TOKYO: Sony Corp said it is headed for its fourth straight annual net loss, instead of a profit it forecast earlier, as Thai floods disrupted camera production, adding to losses from a soaring yen and price slides in its TVs and PCs in the United States and Europe.
The maker of Bravia TVs, Vaio computers and PlayStation game consoles changed its forecast to a loss of 90 billion yen ($1.1 billion) from a net profit of 60 billion yen earlier.
Sony is yet another addition to a lengthening list of Japanese firms that have posted poor quarterly results due to factors including the strong yen, floods in Thailand and weak demand in the United States and Europe.
The list includes Honda Motor Co , Panasonic , Nintendo Co Ltd and Nomura Holdings . Sony blamed the deluge in Thailand for cutting 25 billion yen in expected earnings, and reduced its TV sales forecast by 9
per cent to 20 million sets , the second cut this financial year.
"The Thai floods are only the latest problem for Sony, which is struggling to come up with another hit product like the Walkman," said Fujio Ando, senior managing director at Chibagin Asset Management.
"As far as its TV business, its situation is the same as Panasonic's -- making deep cuts to stay competitive with no guarantee the restructuring will work," he said.
Sony, which is heading for its eighth straight annual loss in its TV division, is revamping the unit, but a lack of details since the plan was announced three months ago and poor sales are keeping investors downbeat.
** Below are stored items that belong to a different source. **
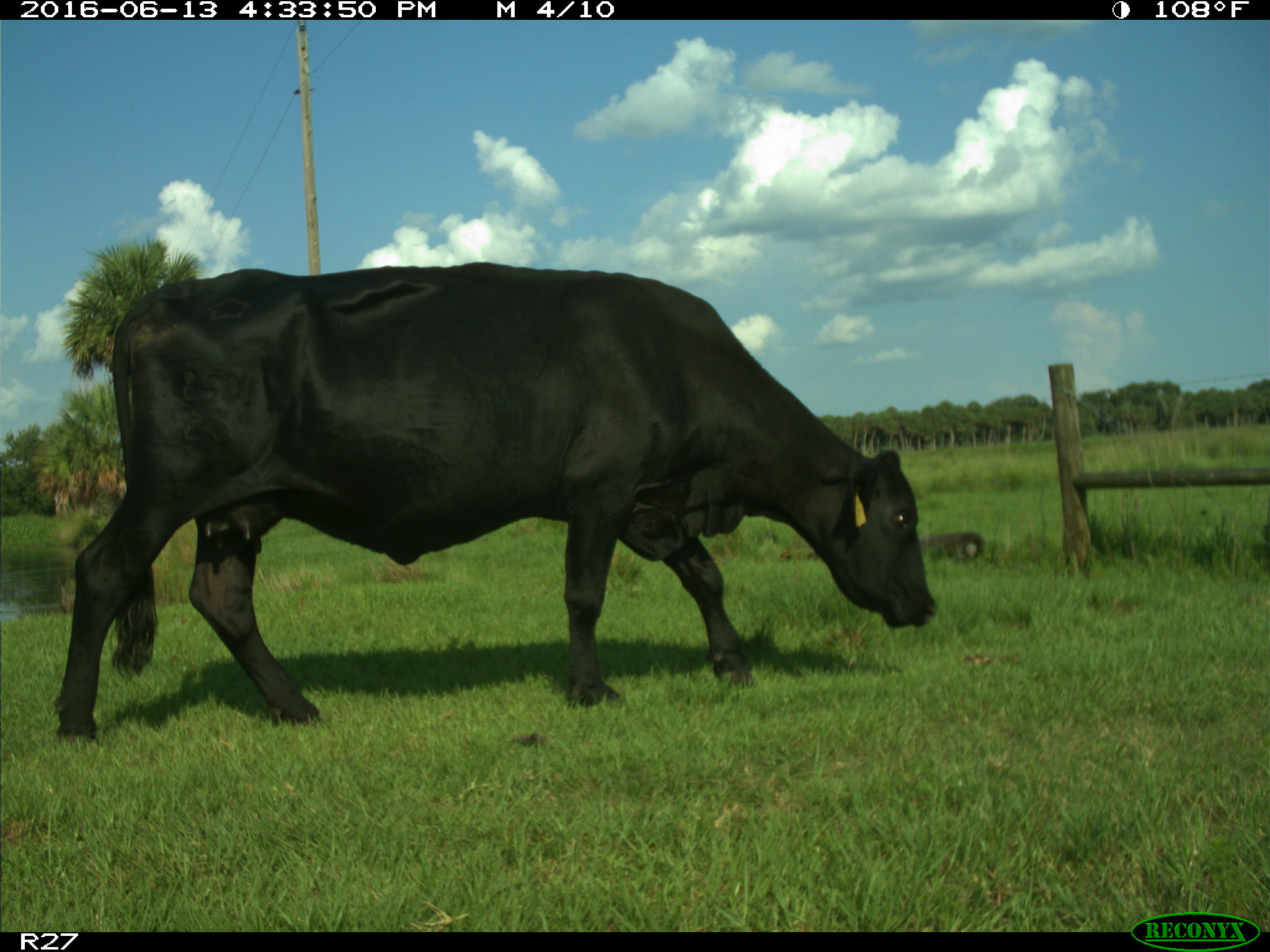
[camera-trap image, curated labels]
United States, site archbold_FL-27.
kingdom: Animalia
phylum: Chordata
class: Mammalia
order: Artiodactyla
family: Bovidae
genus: Bos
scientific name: Bos taurus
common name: domestic cow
Bos taurus (domestic cow).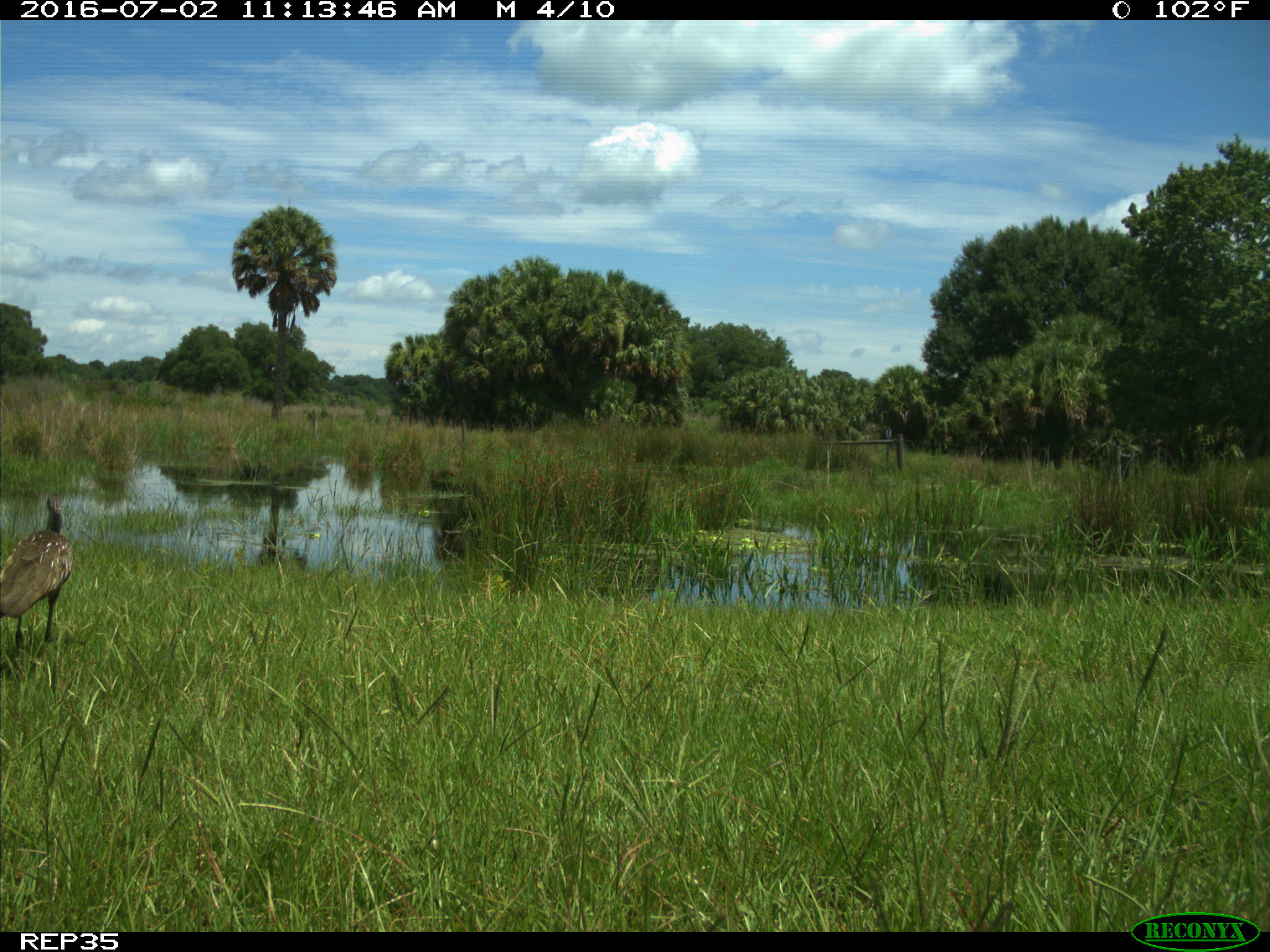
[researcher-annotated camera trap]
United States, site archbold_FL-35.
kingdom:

The company said it will aim to cut the TV unit's operating loss, expected to be 175 billion yen this financial year, by half in the next year and return it to profit in the year ending in March 2014.
"The TV business is an essential part of Sony's growth strategy. We, as management, feel a great sense of crisis after seven straight years of losses," Sony Executive Deputy President Kazuo Hirai told a briefing.